• WRITTEN TASK: Pick out every line of the entries that contains the string "slope" and copy each one. Case counts.

• MATERIAL SUPPLIED:
§ §

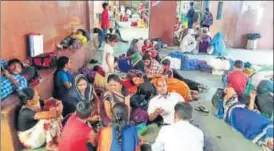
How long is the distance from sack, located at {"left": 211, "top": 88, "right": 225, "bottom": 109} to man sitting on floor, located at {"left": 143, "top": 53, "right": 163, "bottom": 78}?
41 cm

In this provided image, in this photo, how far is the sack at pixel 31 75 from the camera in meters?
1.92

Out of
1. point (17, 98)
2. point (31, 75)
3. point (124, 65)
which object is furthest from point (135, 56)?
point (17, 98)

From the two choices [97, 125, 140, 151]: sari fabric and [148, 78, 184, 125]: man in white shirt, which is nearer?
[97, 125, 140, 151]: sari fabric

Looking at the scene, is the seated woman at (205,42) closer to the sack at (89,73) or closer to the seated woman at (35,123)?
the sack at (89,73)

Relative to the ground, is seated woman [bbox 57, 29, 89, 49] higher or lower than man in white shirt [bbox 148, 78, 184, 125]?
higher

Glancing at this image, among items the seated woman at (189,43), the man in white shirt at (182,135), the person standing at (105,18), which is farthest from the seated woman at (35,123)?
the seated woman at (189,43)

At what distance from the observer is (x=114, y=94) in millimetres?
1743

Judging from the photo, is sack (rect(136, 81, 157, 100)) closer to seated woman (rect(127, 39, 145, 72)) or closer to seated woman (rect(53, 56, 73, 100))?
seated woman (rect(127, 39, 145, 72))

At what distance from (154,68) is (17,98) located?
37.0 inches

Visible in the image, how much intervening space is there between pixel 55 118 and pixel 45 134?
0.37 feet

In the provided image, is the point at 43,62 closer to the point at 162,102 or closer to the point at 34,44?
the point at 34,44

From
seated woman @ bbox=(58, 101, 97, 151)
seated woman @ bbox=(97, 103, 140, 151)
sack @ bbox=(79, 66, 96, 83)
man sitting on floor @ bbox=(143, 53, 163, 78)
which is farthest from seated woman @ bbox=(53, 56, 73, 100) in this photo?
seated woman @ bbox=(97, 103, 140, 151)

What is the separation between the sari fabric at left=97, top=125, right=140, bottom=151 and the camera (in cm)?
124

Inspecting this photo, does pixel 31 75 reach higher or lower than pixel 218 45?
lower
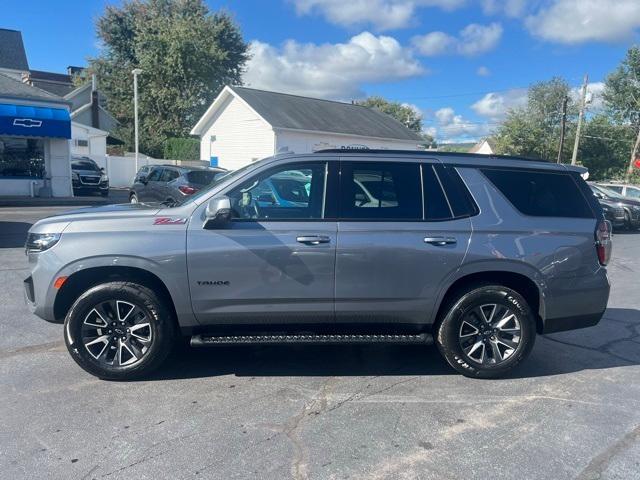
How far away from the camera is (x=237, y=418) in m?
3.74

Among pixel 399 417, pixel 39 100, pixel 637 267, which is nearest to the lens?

§ §

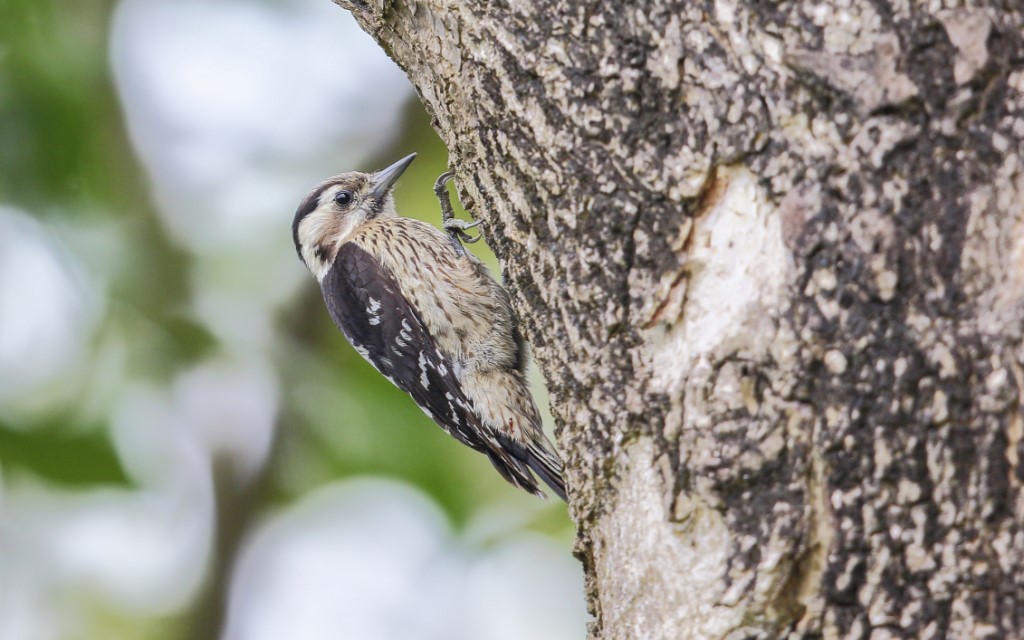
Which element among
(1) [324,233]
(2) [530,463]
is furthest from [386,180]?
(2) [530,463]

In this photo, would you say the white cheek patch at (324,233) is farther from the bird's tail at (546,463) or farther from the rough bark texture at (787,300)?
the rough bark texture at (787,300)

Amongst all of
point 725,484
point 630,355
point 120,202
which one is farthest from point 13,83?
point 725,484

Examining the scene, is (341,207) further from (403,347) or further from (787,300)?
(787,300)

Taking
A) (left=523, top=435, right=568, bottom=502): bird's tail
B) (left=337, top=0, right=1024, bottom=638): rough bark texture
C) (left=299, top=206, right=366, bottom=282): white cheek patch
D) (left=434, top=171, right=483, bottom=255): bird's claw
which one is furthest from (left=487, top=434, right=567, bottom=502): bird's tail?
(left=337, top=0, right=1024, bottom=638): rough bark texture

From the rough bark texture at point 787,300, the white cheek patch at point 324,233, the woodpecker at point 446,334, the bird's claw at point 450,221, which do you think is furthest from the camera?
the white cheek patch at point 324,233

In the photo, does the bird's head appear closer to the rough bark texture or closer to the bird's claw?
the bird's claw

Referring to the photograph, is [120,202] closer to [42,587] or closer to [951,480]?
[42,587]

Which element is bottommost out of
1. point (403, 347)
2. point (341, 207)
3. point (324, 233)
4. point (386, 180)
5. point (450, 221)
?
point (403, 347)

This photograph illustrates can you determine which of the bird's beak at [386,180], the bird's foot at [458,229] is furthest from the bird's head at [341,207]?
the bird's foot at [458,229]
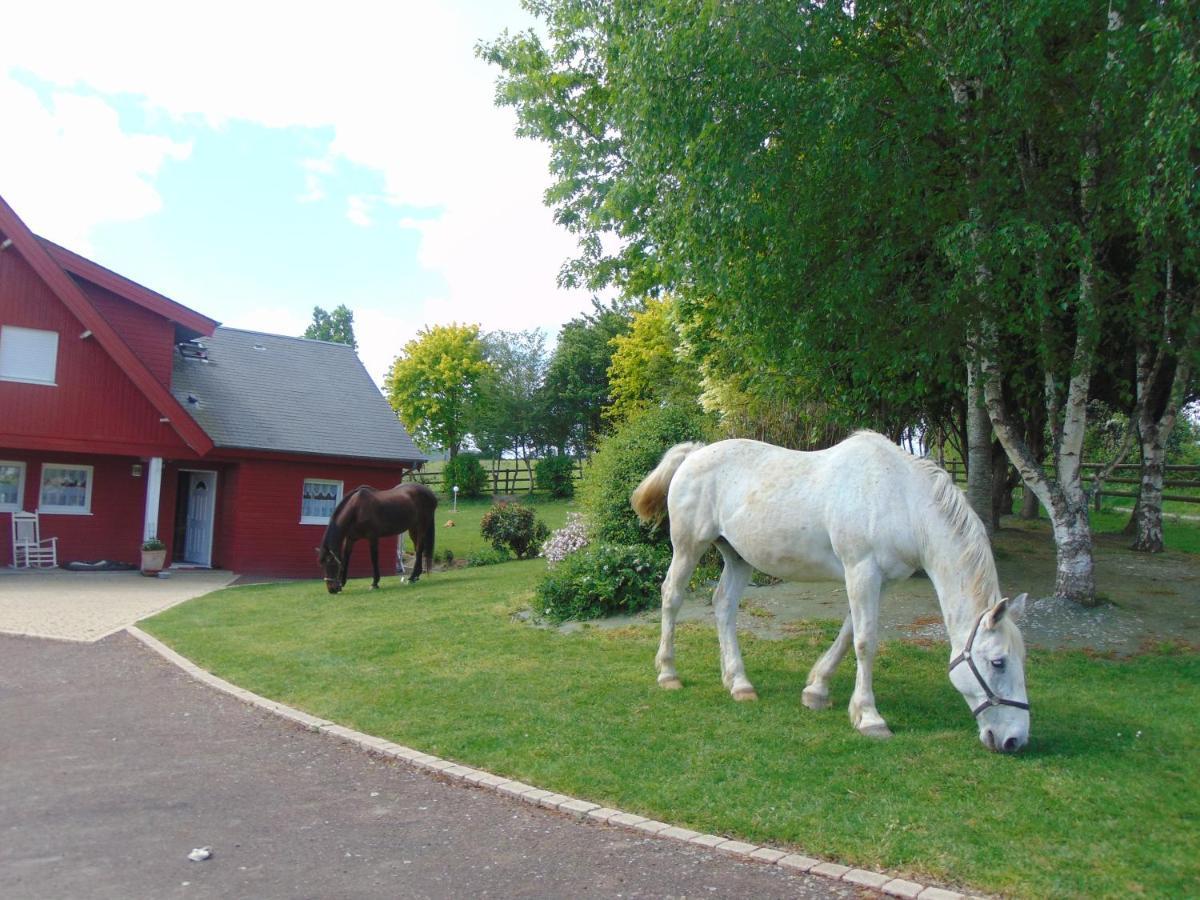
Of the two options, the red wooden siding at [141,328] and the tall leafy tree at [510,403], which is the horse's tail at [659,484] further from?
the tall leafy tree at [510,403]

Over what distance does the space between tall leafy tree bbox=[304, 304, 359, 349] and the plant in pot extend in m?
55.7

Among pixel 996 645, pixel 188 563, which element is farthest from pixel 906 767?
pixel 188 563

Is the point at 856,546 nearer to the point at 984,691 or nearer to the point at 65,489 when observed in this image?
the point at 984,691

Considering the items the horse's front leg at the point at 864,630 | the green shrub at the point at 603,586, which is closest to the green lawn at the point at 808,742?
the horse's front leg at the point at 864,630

§ §

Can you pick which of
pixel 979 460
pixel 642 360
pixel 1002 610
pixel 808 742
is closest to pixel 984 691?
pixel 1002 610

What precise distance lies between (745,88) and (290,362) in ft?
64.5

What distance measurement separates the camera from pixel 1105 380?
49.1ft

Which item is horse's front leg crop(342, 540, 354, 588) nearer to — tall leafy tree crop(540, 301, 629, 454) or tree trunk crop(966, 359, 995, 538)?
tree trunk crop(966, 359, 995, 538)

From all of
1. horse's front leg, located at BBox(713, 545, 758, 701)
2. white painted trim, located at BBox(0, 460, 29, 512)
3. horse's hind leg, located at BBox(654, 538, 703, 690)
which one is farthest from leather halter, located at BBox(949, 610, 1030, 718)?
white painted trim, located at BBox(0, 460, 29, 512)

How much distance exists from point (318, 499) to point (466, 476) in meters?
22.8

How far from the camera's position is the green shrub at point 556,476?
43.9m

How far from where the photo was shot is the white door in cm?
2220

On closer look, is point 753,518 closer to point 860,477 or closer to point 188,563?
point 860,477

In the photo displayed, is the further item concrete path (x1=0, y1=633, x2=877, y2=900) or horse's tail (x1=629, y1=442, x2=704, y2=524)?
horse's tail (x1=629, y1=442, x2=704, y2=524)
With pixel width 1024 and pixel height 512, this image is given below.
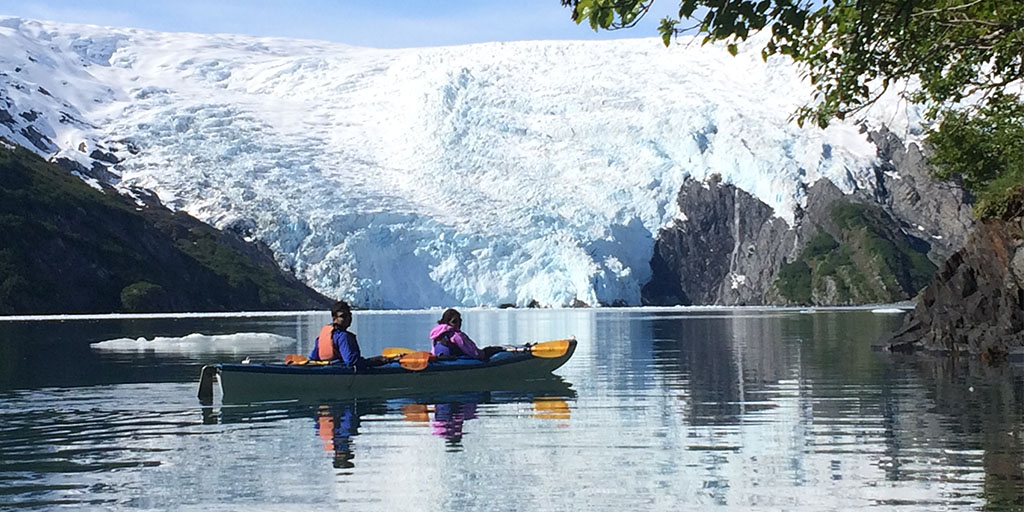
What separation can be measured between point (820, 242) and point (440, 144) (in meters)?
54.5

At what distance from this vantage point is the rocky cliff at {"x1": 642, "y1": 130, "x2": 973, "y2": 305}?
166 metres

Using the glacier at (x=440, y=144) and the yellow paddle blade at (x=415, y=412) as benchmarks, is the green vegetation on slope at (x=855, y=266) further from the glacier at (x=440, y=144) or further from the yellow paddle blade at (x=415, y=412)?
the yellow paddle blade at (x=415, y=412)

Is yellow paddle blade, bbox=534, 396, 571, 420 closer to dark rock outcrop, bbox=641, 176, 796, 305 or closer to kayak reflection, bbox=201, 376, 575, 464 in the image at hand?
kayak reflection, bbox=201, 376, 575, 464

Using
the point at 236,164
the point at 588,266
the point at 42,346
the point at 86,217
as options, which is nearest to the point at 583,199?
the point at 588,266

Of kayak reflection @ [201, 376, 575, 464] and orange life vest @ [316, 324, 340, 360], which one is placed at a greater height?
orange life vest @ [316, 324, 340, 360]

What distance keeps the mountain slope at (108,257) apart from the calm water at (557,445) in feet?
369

§ §

• RESULT BELOW:
Using the glacier at (x=440, y=144) and the yellow paddle blade at (x=415, y=412) as benchmarks, is the green vegetation on slope at (x=855, y=266) further from the glacier at (x=440, y=144) or further from the yellow paddle blade at (x=415, y=412)?
What distance keeps the mountain slope at (108,257) apart from the calm water at (557,445) in feet?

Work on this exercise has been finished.